For compute capability 1.x, the single precision division operator ‘/’ and the sqrtf() function are translated into fast but approximate division, reciprocal, and square root implementations. The only way to get at implementations rounded according to IEEE-754 rounding rules is via device functions (intrinsics): __frcp_rn(), __fdiv_rn(), __fsqrt_rn().

For compute capability 2.x, the single precision division operator ‘/’ and the sqrtf() function are mapped to IEEE rounded division, reciprocal, and square root implementations by default. Programmers can override this default on a per-compilation-unit basis, by using the following compiler switches:

-prec-div={true|false} if false, use approximate single-precision reciprocal and division
-prec-sqrt={true|false} if false, use approximate single-precision square root

The compiler flag -use_fast_math mentioned by tera implies -ftz=true -prec-div=false -prec-sqrt=false, but in addition causes additional functions like cosf(), sinf(), expf(), logf() to be mapped to faster implementation with (on average) larger approximation error, so if your concern is only about the reciprocal, I would recommend using the finer grained control afforded by -prec-div.

As far as the code for the IEEE-compliant single-precision reciprocal, division, and square root is concerned, please note that not the entire code shown in the disassembly listing is executed for every operation / function invocation.

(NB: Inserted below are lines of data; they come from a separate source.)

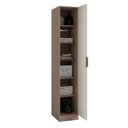 Ver imagem 5 de Guarda Roupa Modulado 100% MDF 1 Porta Orion CabeCasa MadeiraOriginals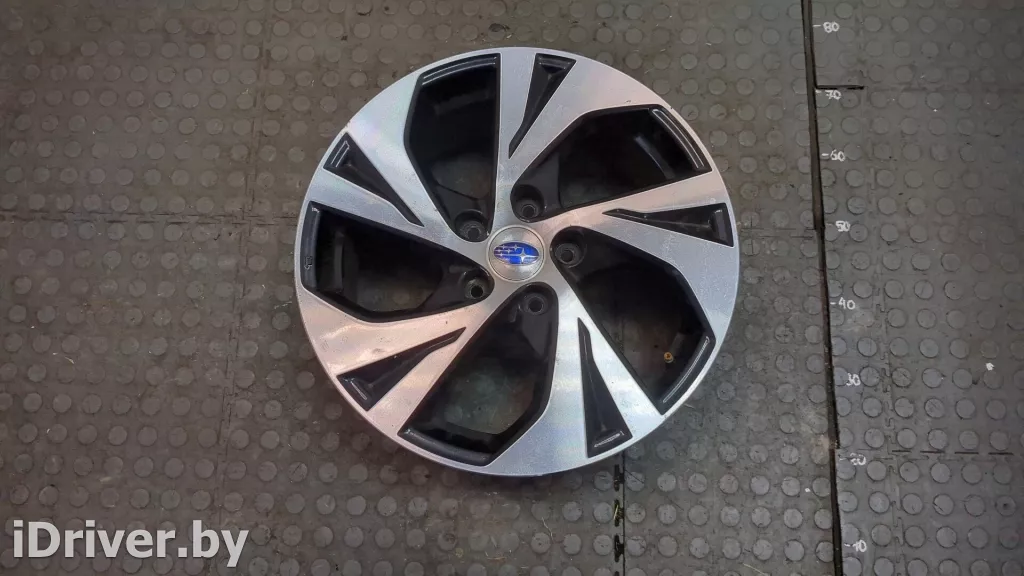  Комплект литых дисков R17 5x114.3 DIA56.1 к Subaru Legacy 7 Арт 20438503
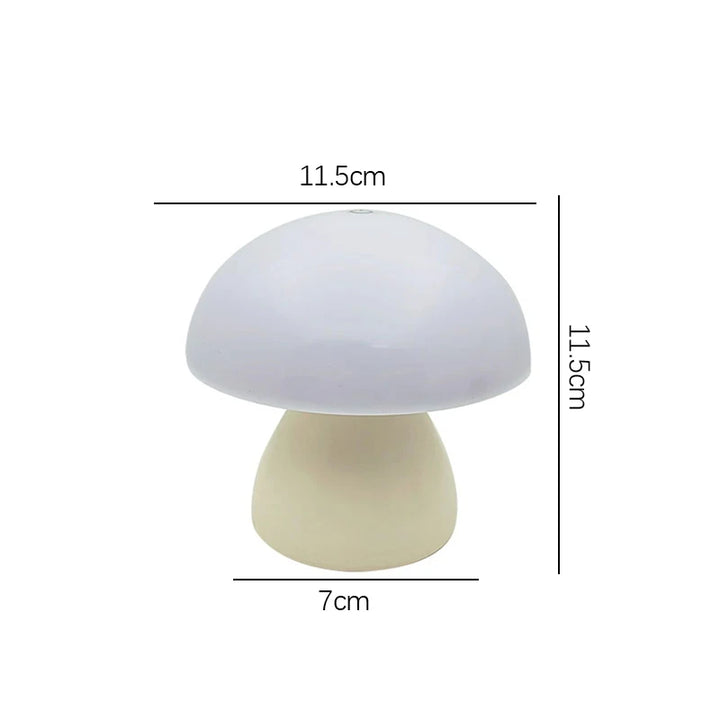 Mushroom Led Table Lamp Night Light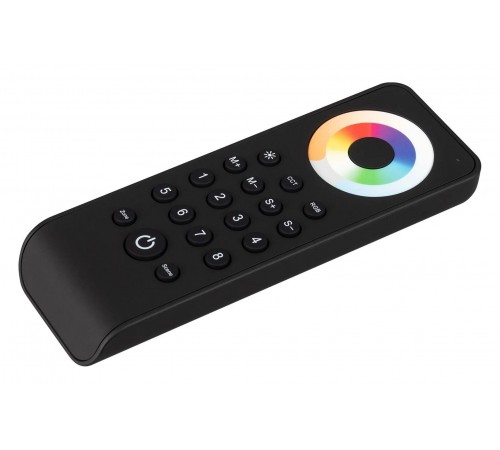 Пульт-регулятор цвета RGB с сенсорным кольцом Arlight 037336 SMART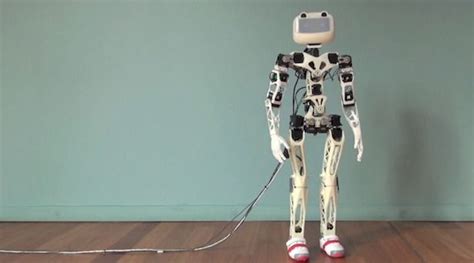 You Can Now Build Your Very Own 3d Printed Humanoid Robot Robot Humanoide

For the vast majority of arguments the code goes through a “fast path” consisting of relatively few instructions. Only for difficult corner cases does it go through a more elaborate “slow path” which is invoked conditionally.

Thank you. This was very explanatory.

May I ask what those “difficult corner cases” are, and how often they could be encountered? Thanks!

Difficult cases are those involving operands close to the end of the exponent range, so numbers either very small or very large in magnitude. In addition, operands that are NaNs. How frequently any piece of code will invoke the slow path thus depends on the specific mix of input operands. In general, “normal” applications tend to hit the slow path so infrequently that it does not have a performance impact.

This is the way I came around this problem,

I couldn’t get -prec-sqrt=true to work, so I went for this algorythm : Babylonian method, Methods of computing square roots - Wikipedia

this works like this:

for calculating square root of S:

x_0 = initial guess;
x[sub]n+1[/sub] = 1/2.0 * ( x[sub]n[/sub] + S / x[sub]n[/sub] );

as for my initial guess I chose sqrtf() from cuda!!
for example below sqrt(1234567891) is calculated:


double x_n;
x_n=sqrtf(1234567891);
double s=1234567891;
for (int tt=1;tt<10;++tt){
x_n=1.0/2.0*(x_n+s/x_n);
}


this is the results:

Matlab on CPU:
3.513641830067487e+004

Babylonian method above with GPU:
3.5136418300674872e+004

Cuda sqrtf:
3.513641796875e+004

as you can see above method reaches great resluts to be compared with cpu in very low number of iterations!! while sqrtf is really off!!!
( I haven’t tried optimizing that tt=10 number of iterations!!)

It looks like you are trying to do a computation using doubles, yet you are using the single precision square root function.

The function prototypes are something like:

float sqrtf(float)
double sqrt(double)

Basically, try using sqrt instead of sqrtf. You should then get your accuracy in one function call instead of needing to use Newton’s method.